Por Caco de Paula, Rede Galápagos, São Paulo
Educadores do ensino fundamental de todo o Brasil têm até o próximo domingo, 27 de agosto, para se inscrever no curso gratuito Avaliação Formativa na Prática. Parceria entre o Itaú Social, a Sincroniza Educação e o BID, essa iniciativa é uma formação on-line de 20 horas que capacita os educadores em estratégias de avaliação que transcendem as simples notas, focando no desenvolvimento integral do estudante. Educadores que buscam ampliar sua compreensão sobre avaliação podem aproveitar para se inscrever neste link. Nos parágrafos a seguir, trazemos mais detalhes sobre o curso e uma entrevista que ajuda a entender melhor o conceito e a prática de avaliação formativa e sua importância para a educação. Notícias da Educação conversou com o professor César Augusto Amaral Nunes, pesquisador associado ao Gepem/ Faculdade de Educação da Unicamp e autor do conteúdo do curso. “Ao concluírem esse curso, os educadores estarão mais capacitados para promover uma aprendizagem significativa e reflexiva, na qual cada aluno é visto em sua singularidade”, diz o professor. “Mais do que simplesmente ensinar, o curso é uma proposta que busca entregar ao mundo educacional profissionais engajados, colaborativos. Em resumo, uma jornada que não apenas educa, mas, acima de tudo, transforma.”

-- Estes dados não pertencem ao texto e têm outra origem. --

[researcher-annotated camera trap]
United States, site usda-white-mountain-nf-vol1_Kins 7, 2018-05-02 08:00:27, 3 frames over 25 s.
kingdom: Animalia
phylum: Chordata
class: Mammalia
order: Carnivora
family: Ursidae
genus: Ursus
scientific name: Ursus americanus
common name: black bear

O curso alia teoria e prática de forma a colocar o educador no epicentro do processo de aprendizagem. O objetivo? Favorecer a reflexão sobre práticas avaliativas que, muitas vezes, se reduzem a julgamentos, notas e rankings. A metodologia desse curso desafia os professores a coletar evidências da trajetória de aprendizagem dos alunos, incentivando a reflexão, a autoavaliação e a avaliação entre pares. Utilizando a abordagem da homologia de processos, a formação propõe uma profunda desconstrução de conceitos preestabelecidos, permitindo que os educadores explorem novos métodos e estratégias avaliativas.

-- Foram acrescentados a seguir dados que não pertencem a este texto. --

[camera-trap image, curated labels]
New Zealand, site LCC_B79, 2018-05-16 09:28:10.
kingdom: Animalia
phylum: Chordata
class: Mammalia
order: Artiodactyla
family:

O conteúdo é articulado em quatro módulos:
- Cuidar ao mesmo tempo de cada aluno e do coletivo — Este módulo destaca a necessidade de uma visão educacional holística, promovendo o desenvolvimento integral e personalizado do aluno.

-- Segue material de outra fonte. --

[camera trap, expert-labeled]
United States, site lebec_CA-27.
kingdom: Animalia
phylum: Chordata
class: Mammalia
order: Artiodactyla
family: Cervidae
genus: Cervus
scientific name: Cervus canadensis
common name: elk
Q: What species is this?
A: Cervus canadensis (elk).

- Estratégias, métodos e seus limites — Aqui, a avaliação formativa é o foco, ensinando métodos como rubricas, evidências de aprendizado e colaboração, proporcionando uma avaliação mais rica e flexível.
- Espaços de transformação — Reconhecendo os desafios de introduzir novas práticas em ambientes tradicionais — Este módulo fornece ferramentas para promover a mudança e superar resistências culturais.
- Aprender a aprender com o outro — Enfatizando a colaboração, este módulo convida os educadores a formar uma comunidade de aprendizagem, em que a troca e o apoio mútuo são valorizados.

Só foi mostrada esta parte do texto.